According to Jem, what are "mixed" children, and why are they sad?
Outside the courthouse, the white people convey a more festive atmosphere, while the black people sit quietly in a far corner of the square. Scout notes, "There were few women and children among them, which seemed to dispel the holiday mood.
Compare and contrast the behavior of the white spectators to that of the black spectators.
When everyone begins moving into the courthouse, the black people wait patiently behind the white people, letting them in first. Inside the courthouse, the whites and blacks are separated. Because the whites are allowed to enter first, they take up the first floor. Blacks must sit up in the balcony in a section labeled "Colored." There are no seats left when Scout, Jem, and Dill make their way into the courthouse. Reverend Sykes, the preacher from Calpurnia's church, kindly leads them to the Colored section of the balcony, where four black people generously give up their seats to Sykes and the children.
How are blacks and whites segregated inside the courthouse? Where do Scout, Jem, and Dill end up sitting?
The courthouse is a mixture of several different architectural elements. The original courthouse burned down in 1856 but the pillars from one part of it survived the fire and were incorporated into the new courthouse. Presently, one side of the courthouse is mainly of Victorian design, while the other side is a hodgepodge of different styles. This suggests to Scout that the people of Maycomb are unwilling to let go of the past, a major concept in the novel. According to her description of the courthouse, "Greek revival columns clashed with a big nineteenth-century clock tower housing a rusty unreliable instrument, a view indicating a people determined to preserve every physical scrap of the past."
How does Scout describe the Maycomb County courthouse?
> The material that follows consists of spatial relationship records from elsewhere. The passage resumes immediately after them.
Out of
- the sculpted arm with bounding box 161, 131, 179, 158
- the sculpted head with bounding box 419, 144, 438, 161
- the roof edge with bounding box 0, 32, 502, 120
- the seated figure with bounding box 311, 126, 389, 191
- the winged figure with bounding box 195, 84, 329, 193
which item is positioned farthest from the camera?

According to her, what do the Greek revival columns and the old clock tower suggest about the people of Maycomb?
The Idlers' Club is made up of a group of old men who have nothing better to do than hang around the courthouse critiquing the proceedings of the court. According to Scout, these men "had spent their lives doing nothing and passed their twilight days doing same on pine benches under the live oaks on the square." Scout learns that the court had appointed Atticus to defend Tom Robinson. This is news to her, as she previously had assumed that Atticus had a choice in the matter: "I thought it odd that he hadn't said anything to us about it—we could have used it many times in defending him and ourselves. He had to, that's why he was doing it, equaled fewer fights and less fussing." She becomes confused, however, by the contradictory things that the men of the Idlers' say. When one of them states that the court had appointed Atticus to defend Robinson, another replies, "Yeah, but Atticus aims to defend him. That's what I don't like about it." The second man is basically stating that Atticus should not really do his job. He should show up, as the court has instructed him, but he should not try to actually defend Tom Robinson. Scout is completely confused by the irrationality of what she hears: "The court appointed Atticus to defend him. Atticus aimed to defend him. That's what they didn't like about it. It was confusing."
Describe the members of the Idlers' Club. What information does Scout get from them? What is it that confuses her?